Le "big deal" entre l'Ukraine et les Etats-Unis
27 février 2025Demain [28.02.25], Volodymyr Zelensky est attendu à Washington. Le président ukrainien devrait s'entretenir avec Donald Trump des moyens d'arrêter la guerre enclenchée par la Russie sur son territoire. Mais aussi finaliser l'accord, négocié entre les présidents ukrainien et américain, sur l'accès privilégié, réservé aux Etats-Unis, aux ressources minières de l'Ukraine, y compris dans les territoires occupés par l'armée russe.
"Big deal" ?
Les Etats-Unis proposent à l'Ukraine un maintien de leur assistance en échange de ressources minières. Donald Trump considère en effet la diplomatie comme une transaction. Il a promis au contribuable américain un accord qui le ferait rentrer dans ses fonds :
"Le président ukrainien doit venir vendredi et s'il est d'accord, on signera ensemble cet accord, a déclaré Donald Trump. C'est un gros deal, un très gros deal."
Depuis l'attaque de l'Ukraine par la Russie, il y a trois ans, les Etats-Unis sont le pays qui a fourni le plus grand soutien à l'Ukraine.

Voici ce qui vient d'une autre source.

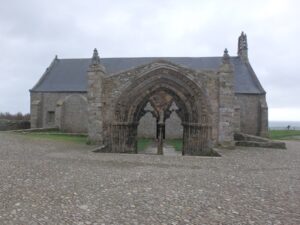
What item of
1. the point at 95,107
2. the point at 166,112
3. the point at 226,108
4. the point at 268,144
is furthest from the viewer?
the point at 268,144

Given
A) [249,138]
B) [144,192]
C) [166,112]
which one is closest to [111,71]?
[249,138]

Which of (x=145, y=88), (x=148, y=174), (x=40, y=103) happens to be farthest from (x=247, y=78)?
(x=148, y=174)

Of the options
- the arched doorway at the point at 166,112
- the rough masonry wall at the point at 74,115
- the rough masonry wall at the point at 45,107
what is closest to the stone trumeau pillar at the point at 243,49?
the rough masonry wall at the point at 74,115

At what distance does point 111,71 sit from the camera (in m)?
26.9

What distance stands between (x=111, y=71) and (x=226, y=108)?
1629cm

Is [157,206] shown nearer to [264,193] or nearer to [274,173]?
[264,193]

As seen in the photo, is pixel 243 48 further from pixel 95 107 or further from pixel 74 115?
pixel 95 107

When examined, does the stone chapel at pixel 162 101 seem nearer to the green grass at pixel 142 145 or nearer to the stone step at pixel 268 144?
the stone step at pixel 268 144

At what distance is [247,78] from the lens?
24.8m

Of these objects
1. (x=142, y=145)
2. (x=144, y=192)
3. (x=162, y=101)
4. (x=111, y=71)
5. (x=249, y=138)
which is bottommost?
(x=142, y=145)

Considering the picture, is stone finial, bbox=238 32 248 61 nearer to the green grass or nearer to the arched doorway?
the green grass

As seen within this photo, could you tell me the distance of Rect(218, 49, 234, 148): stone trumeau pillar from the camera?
40.1 feet

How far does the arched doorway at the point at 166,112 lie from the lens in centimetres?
1230

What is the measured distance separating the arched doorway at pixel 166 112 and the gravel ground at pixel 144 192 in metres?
3.82
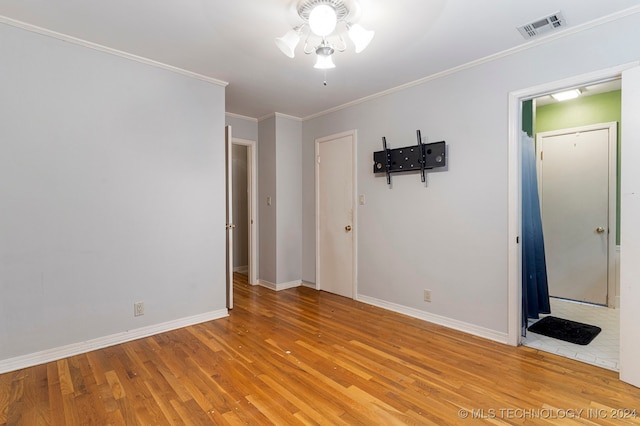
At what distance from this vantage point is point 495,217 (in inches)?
114

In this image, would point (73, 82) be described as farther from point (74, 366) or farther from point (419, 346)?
point (419, 346)

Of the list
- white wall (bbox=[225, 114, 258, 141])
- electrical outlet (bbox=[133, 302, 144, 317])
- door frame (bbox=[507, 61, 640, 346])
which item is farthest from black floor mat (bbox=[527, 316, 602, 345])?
white wall (bbox=[225, 114, 258, 141])

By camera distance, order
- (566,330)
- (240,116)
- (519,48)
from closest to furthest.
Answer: (519,48), (566,330), (240,116)

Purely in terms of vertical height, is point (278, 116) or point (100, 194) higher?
point (278, 116)

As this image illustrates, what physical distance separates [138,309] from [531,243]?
3814 mm

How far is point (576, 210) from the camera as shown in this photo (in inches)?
159

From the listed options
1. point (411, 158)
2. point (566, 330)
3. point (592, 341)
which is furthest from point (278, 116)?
point (592, 341)

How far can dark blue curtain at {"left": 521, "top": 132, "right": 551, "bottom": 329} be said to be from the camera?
3182 millimetres

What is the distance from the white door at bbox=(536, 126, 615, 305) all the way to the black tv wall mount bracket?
6.72ft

Une aide militaire et humanitaire notamment, qui dépasse les 100 milliards de dollars.
Mais depuis l'élection de Donald Trump, le rapport de forces a changé.

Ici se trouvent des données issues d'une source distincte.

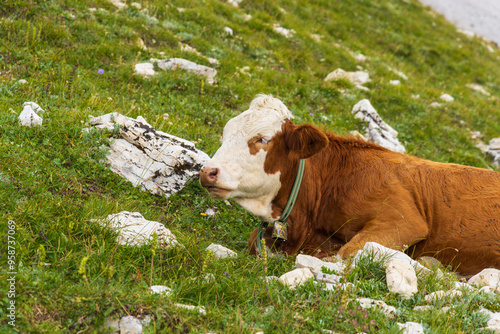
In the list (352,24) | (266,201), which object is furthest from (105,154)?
(352,24)

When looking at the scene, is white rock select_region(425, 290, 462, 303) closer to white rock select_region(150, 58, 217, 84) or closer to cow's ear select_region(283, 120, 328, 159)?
cow's ear select_region(283, 120, 328, 159)

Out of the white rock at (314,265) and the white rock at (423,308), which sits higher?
the white rock at (423,308)

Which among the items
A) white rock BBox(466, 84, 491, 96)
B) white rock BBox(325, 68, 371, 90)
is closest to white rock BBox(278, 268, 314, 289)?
white rock BBox(325, 68, 371, 90)

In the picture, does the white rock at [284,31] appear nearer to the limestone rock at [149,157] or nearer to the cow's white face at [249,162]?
the limestone rock at [149,157]

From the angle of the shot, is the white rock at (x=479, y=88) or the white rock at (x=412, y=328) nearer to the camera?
the white rock at (x=412, y=328)

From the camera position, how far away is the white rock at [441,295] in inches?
155

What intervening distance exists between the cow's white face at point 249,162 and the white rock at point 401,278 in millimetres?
1856

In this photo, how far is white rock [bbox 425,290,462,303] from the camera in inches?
155

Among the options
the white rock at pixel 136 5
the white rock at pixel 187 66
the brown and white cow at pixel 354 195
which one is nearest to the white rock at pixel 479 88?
the white rock at pixel 187 66

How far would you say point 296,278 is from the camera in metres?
4.10

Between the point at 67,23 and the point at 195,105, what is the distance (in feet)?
11.8

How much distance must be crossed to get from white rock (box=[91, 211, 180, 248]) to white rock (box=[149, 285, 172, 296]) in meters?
0.66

Chris Murphy, sénateur démocrate du Connecticut, reproche à Donald Trump d'avoir pris parti en fait pour la Russie et de ne se laisser guider que par ses propres intérêts :
"J'ai l'impression que ce qui détermine la politique étrangère américaine dorénavant c'est : comment rendre encore plus riches Donald Trump et ses amis milliardaires ?", regrette Chris Murphy.

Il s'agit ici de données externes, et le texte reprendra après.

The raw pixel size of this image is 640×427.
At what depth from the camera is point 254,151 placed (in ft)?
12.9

Reconstruction contre matières premières
Sur le principe, l'accord qui pourrait être signé demain à Washington prévoit la mise en place d'un fonds de reconstruction pour l'Ukraine et de réserver des conditions privilégiées aux Etats-Unis pour l'achat des ressources minières ukrainiennes.
Il s'agit de minerais stratégiques pour l'industrie civile et militaire, les nouvelles technologies.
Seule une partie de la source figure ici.